Picking up a mooring is something we do quite frequently, especially here in Australia where many states provide free moorings. These courtesy moorings are well maintained and clearly marked with the maximum boat size they were intended for. We have often been offered the use of municipal, club and even private moorings as well, and as long as we can get some assurance that they are in good shape and large enough for Nine of Cups, we usually gratefully accept the offer.

Sometimes other cruisers inform us that, in some areas, it is perfectly acceptable to pick up any unused mooring. If the owner arrives, he may ask you to leave or he may take another vacant mooring himself. For several reasons, we usually don't follow this advice and drop our anchor instead. The mooring might have been intended for a 23' (5.5m), 4 ton daysailer, and a big boned girl like Cups would drag it all over the harbor. It might have been last serviced by the crew of Mathew Flinders. Then there is the chance the owner will arrive at 2AM, back from a long day of fishing and require us to relocate.

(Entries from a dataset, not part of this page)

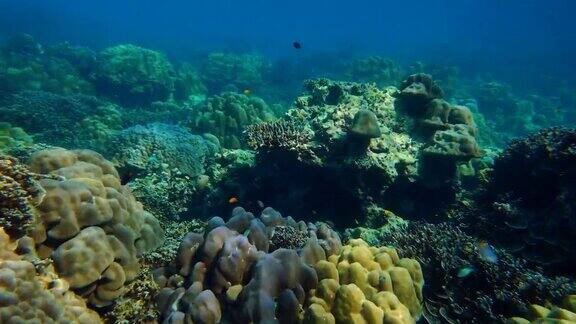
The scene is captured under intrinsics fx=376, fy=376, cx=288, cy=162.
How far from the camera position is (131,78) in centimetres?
2008

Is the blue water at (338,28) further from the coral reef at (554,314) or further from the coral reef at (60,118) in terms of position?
the coral reef at (554,314)

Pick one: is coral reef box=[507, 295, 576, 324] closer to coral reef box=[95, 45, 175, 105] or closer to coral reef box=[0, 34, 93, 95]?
coral reef box=[0, 34, 93, 95]

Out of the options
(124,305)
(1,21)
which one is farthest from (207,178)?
(1,21)

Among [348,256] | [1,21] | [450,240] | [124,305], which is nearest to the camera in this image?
[124,305]

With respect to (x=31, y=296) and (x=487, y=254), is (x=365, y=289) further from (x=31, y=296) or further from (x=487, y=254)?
(x=31, y=296)

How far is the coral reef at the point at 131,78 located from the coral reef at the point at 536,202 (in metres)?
17.8

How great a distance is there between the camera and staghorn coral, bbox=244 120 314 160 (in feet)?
24.6

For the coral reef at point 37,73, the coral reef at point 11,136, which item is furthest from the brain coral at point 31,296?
the coral reef at point 37,73

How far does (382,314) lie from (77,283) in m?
3.39

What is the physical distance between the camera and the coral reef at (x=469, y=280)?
475 centimetres

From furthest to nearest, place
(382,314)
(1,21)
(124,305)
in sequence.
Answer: (1,21)
(124,305)
(382,314)

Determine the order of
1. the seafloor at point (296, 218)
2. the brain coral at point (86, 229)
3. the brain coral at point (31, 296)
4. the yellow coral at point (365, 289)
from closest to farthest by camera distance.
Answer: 1. the brain coral at point (31, 296)
2. the yellow coral at point (365, 289)
3. the seafloor at point (296, 218)
4. the brain coral at point (86, 229)

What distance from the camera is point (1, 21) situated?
42344 millimetres

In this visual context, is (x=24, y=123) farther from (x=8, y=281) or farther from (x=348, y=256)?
(x=348, y=256)
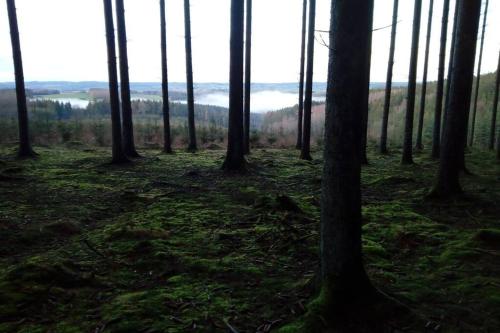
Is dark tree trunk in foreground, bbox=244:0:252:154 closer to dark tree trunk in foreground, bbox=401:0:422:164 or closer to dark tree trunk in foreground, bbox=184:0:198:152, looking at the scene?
dark tree trunk in foreground, bbox=184:0:198:152

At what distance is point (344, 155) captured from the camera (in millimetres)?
3469

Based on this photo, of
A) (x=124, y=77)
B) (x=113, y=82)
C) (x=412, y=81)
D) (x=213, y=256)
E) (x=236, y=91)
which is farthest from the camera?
(x=124, y=77)

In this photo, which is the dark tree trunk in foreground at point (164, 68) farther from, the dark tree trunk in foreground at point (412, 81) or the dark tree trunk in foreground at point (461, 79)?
the dark tree trunk in foreground at point (461, 79)

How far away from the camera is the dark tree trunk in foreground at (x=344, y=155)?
10.9 feet

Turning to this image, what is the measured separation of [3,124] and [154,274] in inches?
1020

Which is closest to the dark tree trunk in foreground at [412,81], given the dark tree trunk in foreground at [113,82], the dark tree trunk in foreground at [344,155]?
the dark tree trunk in foreground at [113,82]

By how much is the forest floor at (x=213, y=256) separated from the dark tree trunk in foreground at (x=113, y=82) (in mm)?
4275

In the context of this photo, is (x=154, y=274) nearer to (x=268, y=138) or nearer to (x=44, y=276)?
(x=44, y=276)

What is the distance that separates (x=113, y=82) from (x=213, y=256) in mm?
10583

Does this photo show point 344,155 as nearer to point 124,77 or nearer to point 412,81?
point 412,81

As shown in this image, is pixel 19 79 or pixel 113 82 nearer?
pixel 113 82

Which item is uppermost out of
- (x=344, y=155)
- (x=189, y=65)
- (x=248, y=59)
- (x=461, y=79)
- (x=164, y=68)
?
(x=248, y=59)

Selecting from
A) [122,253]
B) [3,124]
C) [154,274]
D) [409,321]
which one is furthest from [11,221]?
[3,124]

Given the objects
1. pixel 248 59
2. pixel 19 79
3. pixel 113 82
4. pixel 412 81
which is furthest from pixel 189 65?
pixel 412 81
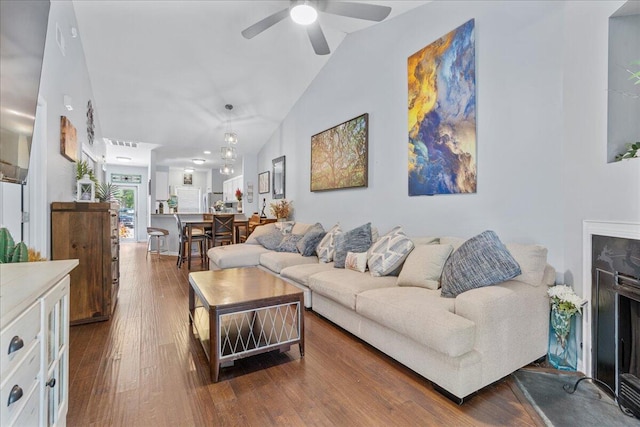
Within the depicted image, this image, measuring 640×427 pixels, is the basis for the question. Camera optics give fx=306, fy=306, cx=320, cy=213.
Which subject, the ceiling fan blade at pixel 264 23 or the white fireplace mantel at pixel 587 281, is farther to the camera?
the ceiling fan blade at pixel 264 23

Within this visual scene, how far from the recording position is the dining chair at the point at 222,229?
586cm

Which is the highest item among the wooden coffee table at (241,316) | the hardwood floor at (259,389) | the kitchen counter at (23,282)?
the kitchen counter at (23,282)

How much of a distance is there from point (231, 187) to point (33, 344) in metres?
9.35

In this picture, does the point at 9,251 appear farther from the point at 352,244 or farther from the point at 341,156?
the point at 341,156

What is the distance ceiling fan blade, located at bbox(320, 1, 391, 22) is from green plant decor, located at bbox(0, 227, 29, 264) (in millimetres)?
2866

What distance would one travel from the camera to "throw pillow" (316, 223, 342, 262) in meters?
3.86

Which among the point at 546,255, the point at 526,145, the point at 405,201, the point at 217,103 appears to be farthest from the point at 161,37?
the point at 546,255

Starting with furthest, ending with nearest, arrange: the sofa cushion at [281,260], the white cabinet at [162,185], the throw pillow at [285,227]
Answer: the white cabinet at [162,185], the throw pillow at [285,227], the sofa cushion at [281,260]

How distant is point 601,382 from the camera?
1913 mm

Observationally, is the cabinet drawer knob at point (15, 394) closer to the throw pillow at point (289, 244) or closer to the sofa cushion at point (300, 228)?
the throw pillow at point (289, 244)

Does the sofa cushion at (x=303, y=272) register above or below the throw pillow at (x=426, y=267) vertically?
below

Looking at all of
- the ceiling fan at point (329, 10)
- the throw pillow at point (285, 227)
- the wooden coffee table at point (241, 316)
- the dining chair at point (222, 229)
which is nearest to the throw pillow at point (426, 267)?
the wooden coffee table at point (241, 316)

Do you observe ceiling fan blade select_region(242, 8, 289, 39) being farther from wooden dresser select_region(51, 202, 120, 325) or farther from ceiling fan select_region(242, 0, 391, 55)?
wooden dresser select_region(51, 202, 120, 325)

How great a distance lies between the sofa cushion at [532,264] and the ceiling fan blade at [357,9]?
2.26m
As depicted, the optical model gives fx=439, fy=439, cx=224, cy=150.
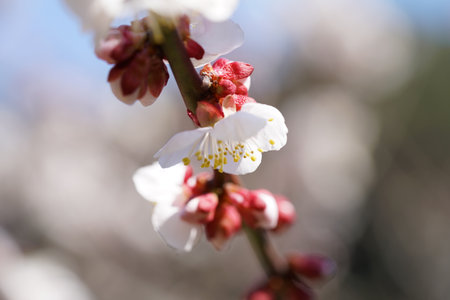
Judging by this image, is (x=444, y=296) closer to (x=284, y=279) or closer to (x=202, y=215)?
(x=284, y=279)

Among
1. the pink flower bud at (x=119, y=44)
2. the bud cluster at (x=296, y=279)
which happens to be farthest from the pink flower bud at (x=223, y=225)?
the pink flower bud at (x=119, y=44)

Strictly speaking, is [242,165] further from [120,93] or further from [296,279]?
Answer: [296,279]

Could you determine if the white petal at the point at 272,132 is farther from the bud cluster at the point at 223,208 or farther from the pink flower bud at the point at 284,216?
the pink flower bud at the point at 284,216

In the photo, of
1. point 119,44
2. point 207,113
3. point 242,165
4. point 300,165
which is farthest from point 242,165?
point 300,165

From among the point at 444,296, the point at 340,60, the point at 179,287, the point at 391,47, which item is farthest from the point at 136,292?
the point at 391,47

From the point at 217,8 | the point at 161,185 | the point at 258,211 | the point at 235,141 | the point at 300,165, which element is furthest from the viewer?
the point at 300,165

It seems everywhere we go, there is a different method of attaching all the parts of a mooring together. Sometimes the mooring buoy has the pennant attached to the top of it; sometimes there is a pick-up buoy attached to the mooring pennant; sometimes there is only one mooring pennant – sometimes two; sometimes the pennant will fit through our hawse holes, sometimes not. It is usually a surprise until we get the lines out of the water and figure out how we should be making fast to the mooring.

 

 

lasso steps

 

 

When picking up a mooring, we approach the mooring ball into the wind, and I try to stop Cups just past the pennant. Marcie is at the bow with the boat hook and a dock line at the ready, and her job is to get us attached to the mooring anyway she can. Once we are attached, no matter how tenuously, we can take our time and sort out how best to make fast to the mooring. If conditions are good, the mooring has a pick-up buoy floating next to it, and no one is watching, we can usually pick it up and secure it on the first try. If the wind is gusting, there is no easy way to pick up the pennant, and/or there are other boats to maneuver around, it sometimes takes a few tries. The number of tries it takes is also directly proportional to the number of people watching. I think our record is 13 attempts at the Harlem Yacht Club, when everything went wrong and there were dozens of people watching how these sailors from Colorado go about picking up a mooring. They are probably still chuckling about that bit of evening entertainment 12 years ago.

When there is no pick-up buoy, the process is much more difficult. Sometimes there is just a big round mooring ball floating there with the pennant attached underneath. Other times, there is a ring at the top of the mooring ball. Cups has too much freeboard at the bow to reach the mooring ball, and there is usually no hope of picking up the entire ball with the boat hook. I learned this method of picking up the mooring from another cruiser, and it works quite well.

 

 

buoy image

 

 

We attach one end of a dock line to the boat, tie a very large bowline, 6-10 feet (2m-3m) in diameter in the other end of the dock line and route it through the lifelines and outside everything. The dock line should be the sinking variety – polypropylene floats and won't work- and should be long enough that the entire bowline will reach the water with a few feet (~1m) to spare. When the boat comes alongside the mooring ball, Marcie simply drops the bowline over the ball. The line will sink and as the boat drifts back, the bowline will constrict around the chain or rope under the mooring ball. Then we keep tension on the dock line as the mooring ball is pulled up to the boat and we figure out how to attach the boat to the pennant.

The bowline will almost always stay in place until we can get the boat secured – unless there are more than six people watching, in which case we can be sure that we will either miss the mooring ball with the bowline or it will slip off the mooring ball entirely. We find it pays to maintain a good sense of humor.